**PROBLEM:**
Nothing in the records may change. Print them all again.

**RECORD EXCERPTS:**

########################################

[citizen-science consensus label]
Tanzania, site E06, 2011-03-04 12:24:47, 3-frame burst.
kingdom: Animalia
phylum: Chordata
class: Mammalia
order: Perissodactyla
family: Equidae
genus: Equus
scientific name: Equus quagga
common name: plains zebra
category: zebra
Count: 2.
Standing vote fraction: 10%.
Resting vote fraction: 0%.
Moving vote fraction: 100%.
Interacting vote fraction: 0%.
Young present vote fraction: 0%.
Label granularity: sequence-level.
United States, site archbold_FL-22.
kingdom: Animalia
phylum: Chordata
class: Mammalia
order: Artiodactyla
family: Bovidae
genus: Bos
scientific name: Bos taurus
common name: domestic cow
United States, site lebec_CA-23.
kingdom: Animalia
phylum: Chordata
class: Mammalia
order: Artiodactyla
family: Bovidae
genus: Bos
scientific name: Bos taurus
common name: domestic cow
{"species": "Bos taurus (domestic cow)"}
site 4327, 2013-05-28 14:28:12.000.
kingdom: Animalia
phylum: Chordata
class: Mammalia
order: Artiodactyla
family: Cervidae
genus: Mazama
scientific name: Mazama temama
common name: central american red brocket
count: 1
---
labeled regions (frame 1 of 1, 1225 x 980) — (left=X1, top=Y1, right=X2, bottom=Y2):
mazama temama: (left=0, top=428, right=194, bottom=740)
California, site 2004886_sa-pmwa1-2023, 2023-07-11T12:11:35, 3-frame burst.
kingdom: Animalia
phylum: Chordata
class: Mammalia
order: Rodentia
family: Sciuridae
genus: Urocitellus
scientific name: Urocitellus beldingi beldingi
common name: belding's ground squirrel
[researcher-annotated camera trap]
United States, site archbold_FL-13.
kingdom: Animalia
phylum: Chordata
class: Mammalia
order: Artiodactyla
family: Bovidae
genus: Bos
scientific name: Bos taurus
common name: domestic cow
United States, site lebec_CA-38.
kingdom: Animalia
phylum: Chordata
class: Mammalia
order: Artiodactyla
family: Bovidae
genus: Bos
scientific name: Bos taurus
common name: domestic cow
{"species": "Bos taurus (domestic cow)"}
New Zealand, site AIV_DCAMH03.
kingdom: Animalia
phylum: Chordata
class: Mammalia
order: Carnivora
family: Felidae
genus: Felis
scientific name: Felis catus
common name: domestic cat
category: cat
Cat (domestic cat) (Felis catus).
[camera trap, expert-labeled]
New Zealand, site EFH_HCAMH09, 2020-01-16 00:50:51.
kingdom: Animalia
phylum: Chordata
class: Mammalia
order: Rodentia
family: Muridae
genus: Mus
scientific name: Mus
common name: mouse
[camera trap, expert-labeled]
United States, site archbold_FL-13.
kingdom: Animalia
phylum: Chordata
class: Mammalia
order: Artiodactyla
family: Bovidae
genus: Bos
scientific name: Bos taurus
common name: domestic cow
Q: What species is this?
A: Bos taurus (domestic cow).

########################################

**ANSWER FOR THIS EXERCISE:**
[citizen-science consensus label]
Tanzania, site E06, 2011-03-04 12:24:47, 3-frame burst.
kingdom: Animalia
phylum: Chordata
class: Mammalia
order: Perissodactyla
family: Equidae
genus: Equus
scientific name: Equus quagga
common name: plains zebra
category: zebra
Count: 2.
Standing vote fraction: 10%.
Resting vote fraction: 0%.
Moving vote fraction: 100%.
Interacting vote fraction: 0%.
Young present vote fraction: 0%.
Label granularity: sequence-level.
United States, site archbold_FL-22.
kingdom: Animalia
phylum: Chordata
class: Mammalia
order: Artiodactyla
family: Bovidae
genus: Bos
scientific name: Bos taurus
common name: domestic cow
United States, site lebec_CA-23.
kingdom: Animalia
phylum: Chordata
class: Mammalia
order: Artiodactyla
family: Bovidae
genus: Bos
scientific name: Bos taurus
common name: domestic cow
{"species": "Bos taurus (domestic cow)"}
site 4327, 2013-05-28 14:28:12.000.
kingdom: Animalia
phylum: Chordata
class: Mammalia
order: Artiodactyla
family: Cervidae
genus: Mazama
scientific name: Mazama temama
common name: central american red brocket
count: 1
---
labeled regions (frame 1 of 1, 1225 x 980) — (left=X1, top=Y1, right=X2, bottom=Y2):
mazama temama: (left=0, top=428, right=194, bottom=740)
California, site 2004886_sa-pmwa1-2023, 2023-07-11T12:11:35, 3-frame burst.
kingdom: Animalia
phylum: Chordata
class: Mammalia
order: Rodentia
family: Sciuridae
genus: Urocitellus
scientific name: Urocitellus beldingi beldingi
common name: belding's ground squirrel
[researcher-annotated camera trap]
United States, site archbold_FL-13.
kingdom: Animalia
phylum: Chordata
class: Mammalia
order: Artiodactyla
family: Bovidae
genus: Bos
scientific name: Bos taurus
common name: domestic cow
United States, site lebec_CA-38.
kingdom: Animalia
phylum: Chordata
class: Mammalia
order: Artiodactyla
family: Bovidae
genus: Bos
scientific name: Bos taurus
common name: domestic cow
{"species": "Bos taurus (domestic cow)"}
New Zealand, site AIV_DCAMH03.
kingdom: Animalia
phylum: Chordata
class: Mammalia
order: Carnivora
family: Felidae
genus: Felis
scientific name: Felis catus
common name: domestic cat
category: cat
Cat (domestic cat) (Felis catus).
[camera trap, expert-labeled]
New Zealand, site EFH_HCAMH09, 2020-01-16 00:50:51.
kingdom: Animalia
phylum: Chordata
class: Mammalia
order: Rodentia
family: Muridae
genus: Mus
scientific name: Mus
common name: mouse
[camera trap, expert-labeled]
United States, site archbold_FL-13.
kingdom: Animalia
phylum: Chordata
class: Mammalia
order: Artiodactyla
family: Bovidae
genus: Bos
scientific name: Bos taurus
common name: domestic cow
Q: What species is this?
A: Bos taurus (domestic cow).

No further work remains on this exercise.